China completes free-electron laser facility

Researchers in China have announced the completion of a new free-electron laser (FEL) that can produce ultraviolet light. The Dalian Coherent Light Source (DCLS) cost around $20m to construct and is located at the Chinese Academy of Sciences Dalian Institute of Chemical Physics in Liaoning Province. FELs involve accelerating electrons in a linear accelerator and then passing them through “undulators” so they give off photons. Most work in the X-ray regime, such as the Linac Coherent Light Source at the SLAC National Accelerator Laboratory in Stanford, US, as well as the upcoming European X-ray Free Electron Laser, which is under construction near Hamburg, Germany. Yet the team behind the DCLS says that it can deliver light in an energy range from 8–4 eV and is the world’s brightest in this part of the electromagnetic spectrum, known as the vacuum ultraviolet (VUV).
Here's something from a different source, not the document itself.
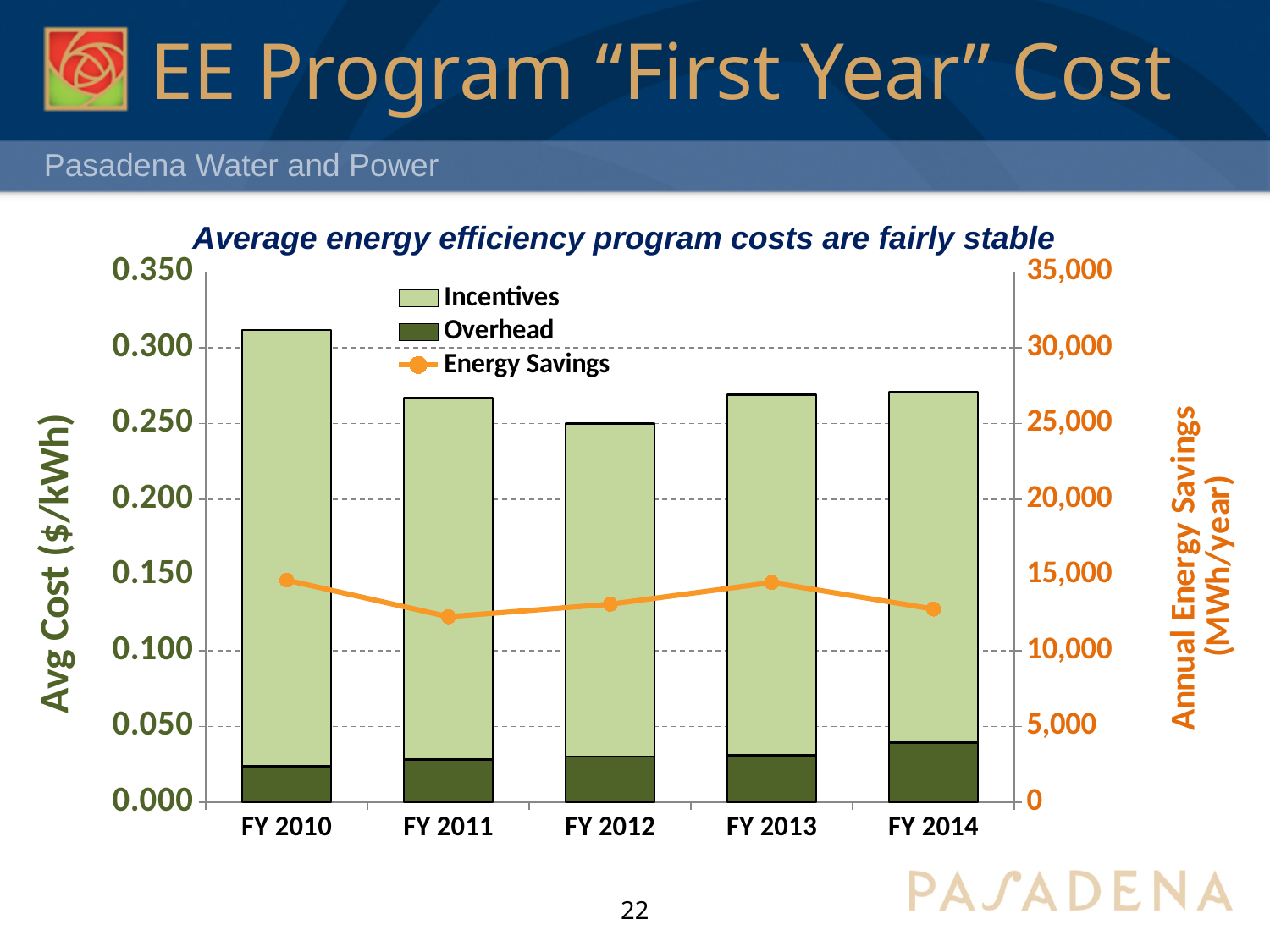
What kind of chart is shown on the slide? A stacked bar chart combined with a line Which fiscal year has the tallest stacked bar for average cost? FY 2010 How many fiscal years are shown on the x axis of the chart? 5 Is the Energy Savings value for FY 2011 greater or less than 15,000 MWh/year? less Which has the larger total average cost bar, FY 2010 or FY 2012? FY 2010 What is the label of the left vertical axis of the chart? Avg Cost ($/kWh) How many series does the chart legend list? 3 Which fiscal year has the shortest stacked bar for average cost? FY 2012 Is the total average cost bar for FY 2012 greater or less than 0.300 $/kWh? less Is the total average cost bar for FY 2010 greater or less than 0.300 $/kWh? greater Does the Energy Savings line rise or fall from FY 2010 to FY 2011? fall Which fiscal year has the largest Overhead segment? FY 2014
The researchers say that the facility will be able to study molecules and atoms in gases, which is hard to do with conventional X-ray FELs. “VUV FEL light sources have wide applications in the study of basic energy science, chemistry, physics and atmospheric sciences,” says Xueming Yang from the Dalian Institute of Chemical Physics. “We expect that the new facility will become a new machine for important scientific discoveries and international scientific collaborations.”